— Start —

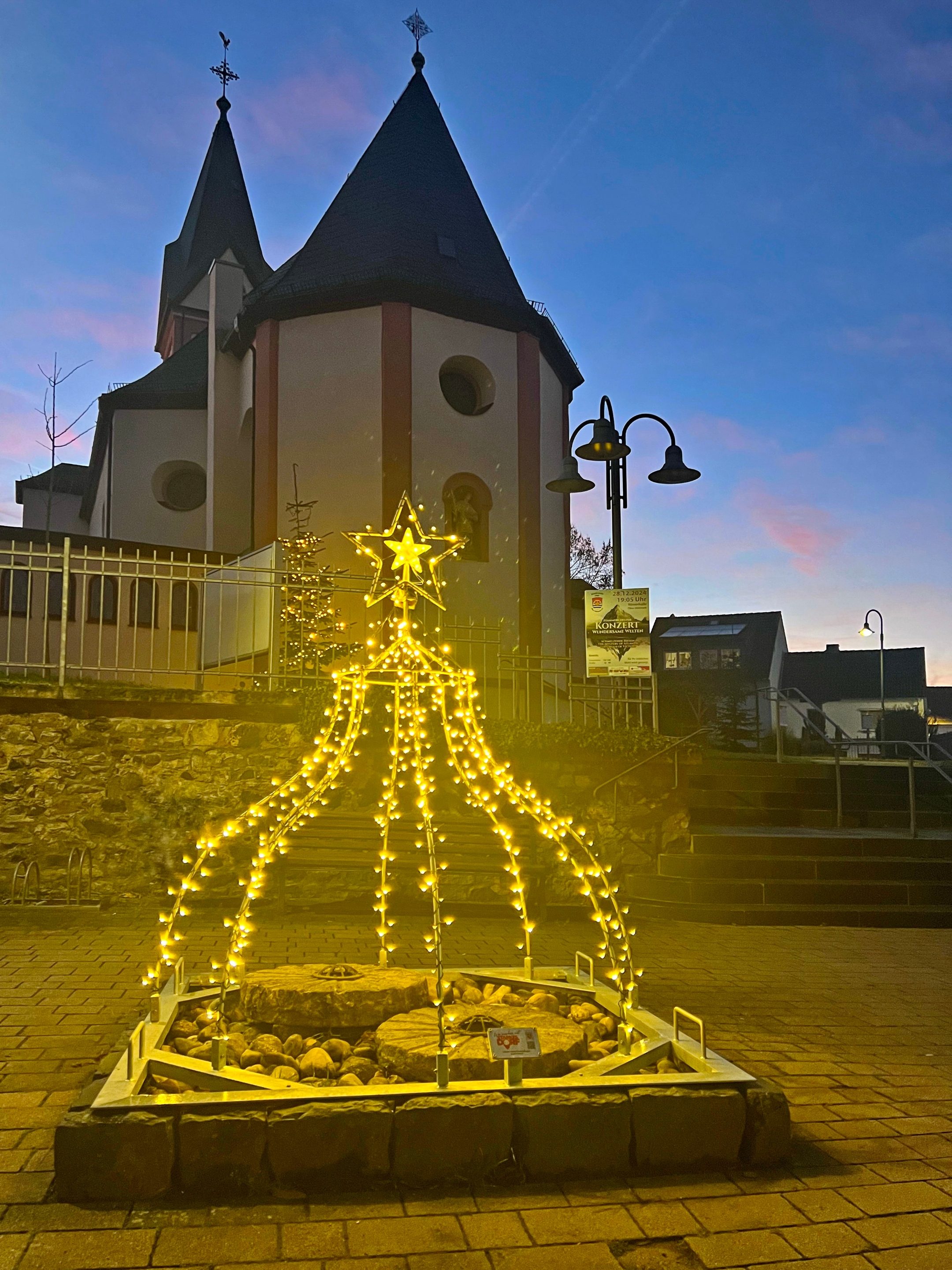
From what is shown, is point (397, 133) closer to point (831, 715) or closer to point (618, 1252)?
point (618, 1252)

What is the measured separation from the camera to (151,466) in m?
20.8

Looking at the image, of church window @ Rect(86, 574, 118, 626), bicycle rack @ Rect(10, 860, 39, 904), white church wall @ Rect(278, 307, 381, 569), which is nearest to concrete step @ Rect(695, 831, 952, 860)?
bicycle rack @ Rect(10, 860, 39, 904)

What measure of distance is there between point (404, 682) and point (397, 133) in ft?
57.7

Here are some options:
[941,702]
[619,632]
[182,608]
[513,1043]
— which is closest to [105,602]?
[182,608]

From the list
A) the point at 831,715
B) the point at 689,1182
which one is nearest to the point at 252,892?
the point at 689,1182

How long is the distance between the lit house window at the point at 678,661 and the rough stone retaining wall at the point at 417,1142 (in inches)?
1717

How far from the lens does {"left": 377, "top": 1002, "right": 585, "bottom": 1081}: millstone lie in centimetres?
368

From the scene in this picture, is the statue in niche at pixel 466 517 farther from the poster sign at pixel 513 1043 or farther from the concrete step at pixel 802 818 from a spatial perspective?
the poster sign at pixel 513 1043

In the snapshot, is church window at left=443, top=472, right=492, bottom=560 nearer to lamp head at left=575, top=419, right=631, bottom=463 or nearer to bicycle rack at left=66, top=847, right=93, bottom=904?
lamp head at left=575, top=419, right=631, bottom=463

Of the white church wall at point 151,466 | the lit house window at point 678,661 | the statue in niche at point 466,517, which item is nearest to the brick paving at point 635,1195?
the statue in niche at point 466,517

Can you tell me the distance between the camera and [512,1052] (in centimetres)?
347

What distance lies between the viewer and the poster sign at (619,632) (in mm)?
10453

— End —
— Start —

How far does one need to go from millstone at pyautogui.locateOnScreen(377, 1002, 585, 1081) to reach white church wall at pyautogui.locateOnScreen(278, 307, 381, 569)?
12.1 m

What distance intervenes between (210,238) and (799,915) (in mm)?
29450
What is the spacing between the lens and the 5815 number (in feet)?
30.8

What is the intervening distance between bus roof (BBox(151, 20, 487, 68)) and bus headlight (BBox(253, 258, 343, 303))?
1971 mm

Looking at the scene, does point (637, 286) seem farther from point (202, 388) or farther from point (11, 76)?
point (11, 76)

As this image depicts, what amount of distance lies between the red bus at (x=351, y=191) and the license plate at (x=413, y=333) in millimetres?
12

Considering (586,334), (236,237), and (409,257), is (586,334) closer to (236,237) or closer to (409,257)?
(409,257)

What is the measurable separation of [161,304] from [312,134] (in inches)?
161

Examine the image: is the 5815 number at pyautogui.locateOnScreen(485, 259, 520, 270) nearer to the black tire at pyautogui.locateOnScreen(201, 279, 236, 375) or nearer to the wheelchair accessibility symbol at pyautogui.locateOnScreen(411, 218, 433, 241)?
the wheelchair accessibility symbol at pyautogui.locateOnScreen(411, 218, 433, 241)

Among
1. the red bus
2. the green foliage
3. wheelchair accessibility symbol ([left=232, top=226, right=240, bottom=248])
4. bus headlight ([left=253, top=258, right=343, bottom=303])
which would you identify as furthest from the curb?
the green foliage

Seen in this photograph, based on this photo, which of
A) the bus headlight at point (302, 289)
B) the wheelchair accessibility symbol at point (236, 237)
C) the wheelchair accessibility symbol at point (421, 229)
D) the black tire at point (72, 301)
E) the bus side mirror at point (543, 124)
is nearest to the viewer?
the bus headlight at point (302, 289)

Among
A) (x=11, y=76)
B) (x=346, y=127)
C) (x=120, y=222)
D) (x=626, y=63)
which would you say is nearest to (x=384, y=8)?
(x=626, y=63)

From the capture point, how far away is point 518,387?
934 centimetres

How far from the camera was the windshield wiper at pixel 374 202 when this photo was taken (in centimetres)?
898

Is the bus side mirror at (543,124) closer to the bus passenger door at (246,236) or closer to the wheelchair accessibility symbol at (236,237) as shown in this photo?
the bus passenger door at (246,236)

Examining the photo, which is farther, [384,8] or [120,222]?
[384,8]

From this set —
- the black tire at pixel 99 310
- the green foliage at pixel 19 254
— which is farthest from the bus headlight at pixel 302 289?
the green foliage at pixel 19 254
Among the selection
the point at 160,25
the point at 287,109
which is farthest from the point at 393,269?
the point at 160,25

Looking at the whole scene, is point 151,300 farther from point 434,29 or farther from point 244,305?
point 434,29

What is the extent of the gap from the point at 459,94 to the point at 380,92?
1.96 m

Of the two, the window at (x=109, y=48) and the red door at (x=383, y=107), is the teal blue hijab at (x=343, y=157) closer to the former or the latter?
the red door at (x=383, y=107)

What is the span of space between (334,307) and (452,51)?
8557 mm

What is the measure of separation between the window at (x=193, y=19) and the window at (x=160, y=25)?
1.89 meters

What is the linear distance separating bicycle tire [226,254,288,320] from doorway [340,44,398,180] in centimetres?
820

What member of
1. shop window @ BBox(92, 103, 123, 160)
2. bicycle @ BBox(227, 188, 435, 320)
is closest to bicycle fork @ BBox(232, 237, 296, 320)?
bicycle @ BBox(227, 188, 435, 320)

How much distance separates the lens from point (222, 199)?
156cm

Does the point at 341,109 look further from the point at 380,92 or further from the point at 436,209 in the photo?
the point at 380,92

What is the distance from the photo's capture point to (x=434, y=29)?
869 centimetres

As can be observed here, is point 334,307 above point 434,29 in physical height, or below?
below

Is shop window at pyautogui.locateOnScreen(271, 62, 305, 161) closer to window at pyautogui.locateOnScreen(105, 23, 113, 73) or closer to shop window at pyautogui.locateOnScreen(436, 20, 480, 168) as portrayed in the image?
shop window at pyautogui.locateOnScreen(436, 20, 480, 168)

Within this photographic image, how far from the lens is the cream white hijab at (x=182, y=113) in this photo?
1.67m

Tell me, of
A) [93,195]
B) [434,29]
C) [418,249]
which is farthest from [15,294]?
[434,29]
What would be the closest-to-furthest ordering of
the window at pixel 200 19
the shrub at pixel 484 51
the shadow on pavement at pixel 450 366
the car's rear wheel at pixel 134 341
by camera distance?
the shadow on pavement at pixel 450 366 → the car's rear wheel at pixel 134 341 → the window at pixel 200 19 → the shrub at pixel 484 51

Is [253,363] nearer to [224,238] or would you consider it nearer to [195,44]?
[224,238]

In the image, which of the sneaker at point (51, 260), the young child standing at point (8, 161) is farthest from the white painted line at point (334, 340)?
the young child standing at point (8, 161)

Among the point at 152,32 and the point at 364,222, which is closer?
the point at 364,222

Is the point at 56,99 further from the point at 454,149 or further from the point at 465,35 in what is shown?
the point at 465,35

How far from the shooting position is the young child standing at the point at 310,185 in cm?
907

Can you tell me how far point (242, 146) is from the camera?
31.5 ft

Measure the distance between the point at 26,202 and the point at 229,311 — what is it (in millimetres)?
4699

— End —

* _What is required_: Copy out the listing word for word, from the line holding "Tell me, of" through the line holding "the shadow on pavement at pixel 450 366 →", both lines included.

* _Exercise response_:
Tell me, of
A) [93,195]
B) [434,29]
C) [418,249]
which is farthest from [15,294]?
[434,29]
What would be the closest-to-furthest ordering of
the window at pixel 200 19
the shrub at pixel 484 51
the shadow on pavement at pixel 450 366
the car's rear wheel at pixel 134 341
by camera distance?
the shadow on pavement at pixel 450 366 → the car's rear wheel at pixel 134 341 → the window at pixel 200 19 → the shrub at pixel 484 51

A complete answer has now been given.